3. The fall report for Pt #1's fall, dated 7/6/16, was reviewed on 8/29/16 at approximately 10:30 AM. The report was completed by E #1 and included, "Pt found on floor after falling out of bed. Left side rail not up...Fall safety precautions in place at time of fall? No..."

4. On 8/29/16 at approximately 1:15 PM, an interview was conducted with E #1. E #1 stated that she did not recall if a bed alarm was being used as a fall precaution intervention for Pt #1, but no bed alarm was in place at the time of the fall.

5. The clinical record of Pt. #3 was reviewed on 8/29/16 at approximately 10:00 AM. Pt. #3 was an 87 year old female admitted on 8/20/16 with the diagnosis of acute ischemia. The nursing falls assessments dated 8/25/16 through 8/27/16 included that Pt. #3 was a high risk for a fall.
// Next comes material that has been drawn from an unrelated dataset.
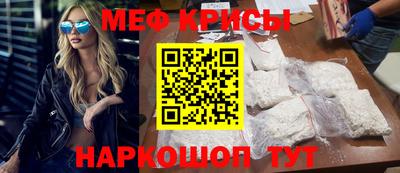 амфетамин Можайск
The interventions documented as being put in place included, "Bed alarm, family member to stay and physical therapy evaluation". A nurses note dated 8/27/16 at 8:13 AM included a fall that occurred at 3:51 AM.

6. The fall report for Pt. #3s fall dated 8/27/16 was reviewed on 8/29/16 at approximately 10:00 AM. The report included, "Found on floor - leaning against wall. No bed alarm in place".

7. During an interview with the Administrative Director (E #4) on 8/30/16 at approximately 2:30 PM, E #4 stated the fall precaution interventions should be followed.